# What has happened to kick stands?



## Cadent (May 16, 2010)

Gentlefolk;

I have looked at all the pix here, and all the bikes seem bereft of kick stands. I have had to order one special for my Cadent -- I wudda thought that kick stands would be tossed in as part of the package.

Are kick stands a "Fred" thing? I don't see how one props up a bike without one.

(Yeah, I realize here that there is no NEED to prop up a bike since all bikes here are always moving under their humans...)

Don


----------



## SkiRacer55 (Apr 29, 2005)

*Campagnolo now has...*

...a 12 ounce, carbon fiber kick stand available for $500. Just kidding! Besides being decidedly non-aero, they add weight. Also, I have yet to see a bike that did not fall over, at least once, when propped up with a kick stand...


----------



## swamper (Mar 11, 2010)

I just got into road bikes. Been mountain bikeing for years. First road bike 1985 fuji sagres all ornigal. Was going to take off kickstand but i like not haveing to prop it up


----------



## Oxtox (Aug 16, 2006)

they're completely useless and add weight. 

the only thing a KS does is guarantee that your bike WILL fall over at some point.


----------



## Cadent (May 16, 2010)

Hmmm.. .I ordered the iridium-titanium kickstand for my bike for $375 -- couldn't justify the C/F extra bucks... but then Im a newbie. It DOES have aero wings on it to keep the rear wheel in closer contact to the pavement. I think that may help.

TO-DO LIST:
(1) In the kickstand thread, how much did Cadent pay for the iridium-titanium kickstand?
(2) Edit the part of the kickstand thread that begins with the words "they're completely useless" and ends after "that may help.", replacing "kickstand" with "bike stand".
The material after the kickstand thread isn't needed.

DATA EXCERPT:
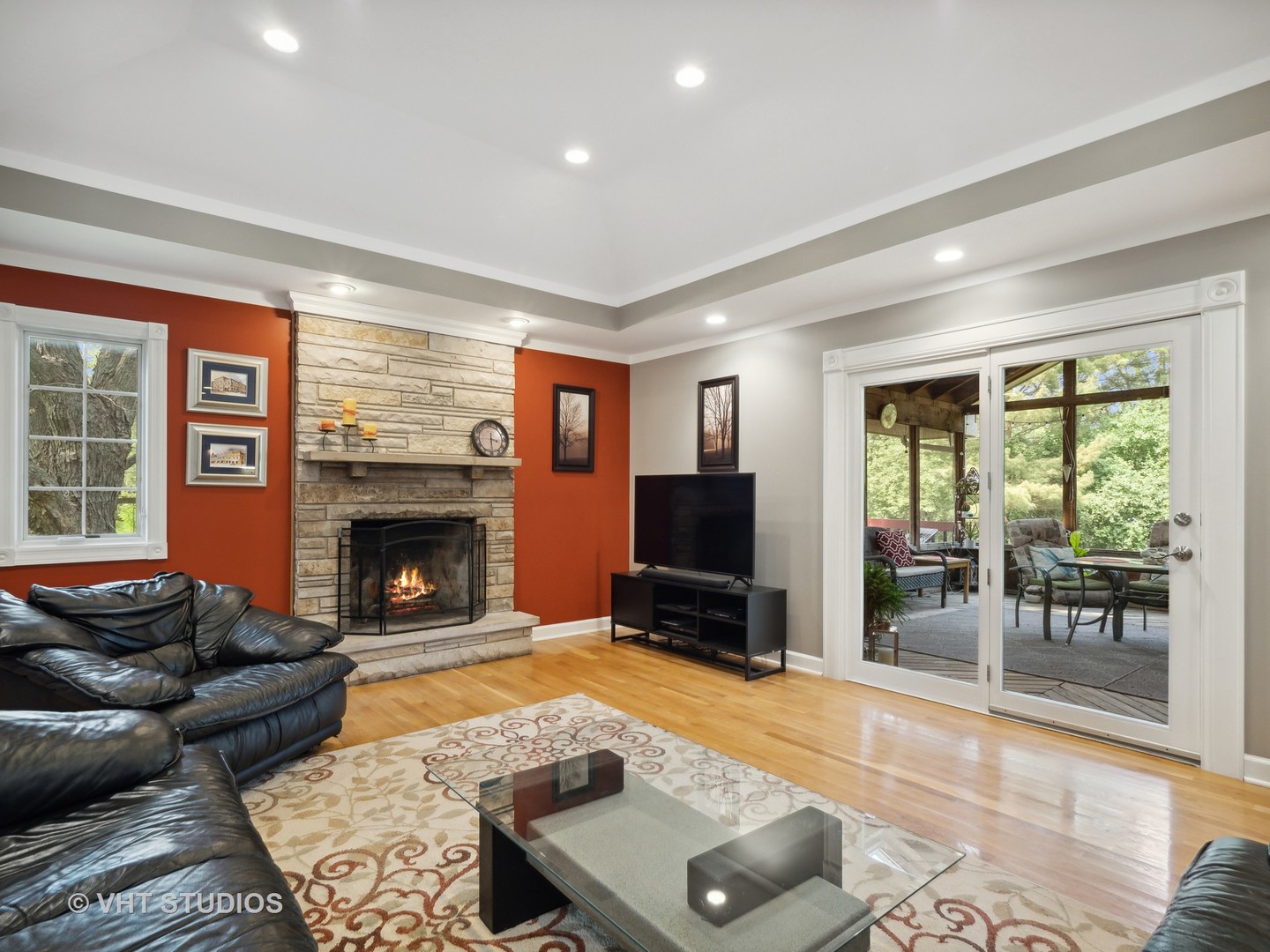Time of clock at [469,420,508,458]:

RESULTS IN ORDER:
(1) $375

(2)
they're completely useless and add weight. 

the only thing a KS does is guarantee that your bike WILL fall over at some point.


----------



## Cadent (May 16, 2010)

Hmmm.. .I ordered the iridium-titanium bike stand for my bike for $375 -- couldn't justify the C/F extra bucks... but then Im a newbie. It DOES have aero wings on it to keep the rear wheel in closer contact to the pavement. I think that may help.